Bird populations in nine braided rivers of the Upper Waitaki Basin, South Island, New Zealand: changes after 30 years
|Title||Bird populations in nine braided rivers of the Upper Waitaki Basin, South Island, New Zealand: changes after 30 years|
|Publication Type||Journal Article|
|Year of Publication||1999|
|Type of Article||paper|
|Keywords||birds, braided river, comparative survey, density, Upper Waitaki basin|
Sections of nine rivers in the Upper Waitaki Basin were surveyed between 1991 and 1994 and these surveys were compared with counts completed in 1962, 1965 and 1968. A systematic account of 27 wetland birds is given. Densities (number of birds km-1) of birds were compared between the two periods. Species that increased in density were mainly common generalists, whereas species that decreased in density were endemic river breeding specialists.
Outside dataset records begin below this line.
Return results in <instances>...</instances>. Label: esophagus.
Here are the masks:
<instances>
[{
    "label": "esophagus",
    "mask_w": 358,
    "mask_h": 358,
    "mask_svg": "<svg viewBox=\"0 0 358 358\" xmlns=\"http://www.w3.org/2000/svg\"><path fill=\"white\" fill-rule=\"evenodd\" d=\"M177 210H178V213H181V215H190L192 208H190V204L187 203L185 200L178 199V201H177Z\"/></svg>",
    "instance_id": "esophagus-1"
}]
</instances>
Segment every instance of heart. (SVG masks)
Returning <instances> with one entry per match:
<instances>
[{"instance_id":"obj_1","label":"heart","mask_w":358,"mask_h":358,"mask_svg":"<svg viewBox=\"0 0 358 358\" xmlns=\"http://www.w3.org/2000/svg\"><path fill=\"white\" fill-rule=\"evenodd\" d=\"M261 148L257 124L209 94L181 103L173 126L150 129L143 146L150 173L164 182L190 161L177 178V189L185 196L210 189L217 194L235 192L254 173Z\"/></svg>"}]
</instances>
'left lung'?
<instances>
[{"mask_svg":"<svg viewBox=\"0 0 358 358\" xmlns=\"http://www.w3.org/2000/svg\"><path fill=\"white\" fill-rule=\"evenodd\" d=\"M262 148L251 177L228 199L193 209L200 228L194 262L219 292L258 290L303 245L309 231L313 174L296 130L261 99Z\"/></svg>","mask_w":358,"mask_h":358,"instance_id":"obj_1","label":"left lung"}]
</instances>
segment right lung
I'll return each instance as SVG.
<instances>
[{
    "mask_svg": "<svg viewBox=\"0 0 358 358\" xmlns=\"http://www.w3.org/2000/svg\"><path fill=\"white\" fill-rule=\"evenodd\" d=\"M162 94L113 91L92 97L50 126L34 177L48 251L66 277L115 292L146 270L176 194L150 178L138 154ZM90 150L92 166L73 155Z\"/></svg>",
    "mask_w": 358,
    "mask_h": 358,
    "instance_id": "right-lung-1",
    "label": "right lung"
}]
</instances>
Densities of Wrybills (Anarhynchus frontalis), Spur-wing Plovers (Vanellus miles), Canada Geese (Branta canadensis), and Grey Teal (Anas gracilis) were higher in the 1990s than in the 1960s, whereas densities of Banded Dotterels (Charadrius bicinctus), waterfowl and shags, Black-billed Gulls (Larus bulleri), South Island Pied Oystercatchers (Haematopus ostralegus), Black-backed Gulls (L. dominicanus) and Black-fronted Terns (Sterna albostriata) were lower in at least one river in the 1990s compared to the 1960s. Estimated minimum populations of river birds published for the Ahuriri River (surveyed in 1982) and the Cass River (surveyed in 1979 and 1982) were usually intermediate to those recorded in equivalent 1960s and 1990s surveys. Four mechanisms that explain changes in braided river bird populations are suggested.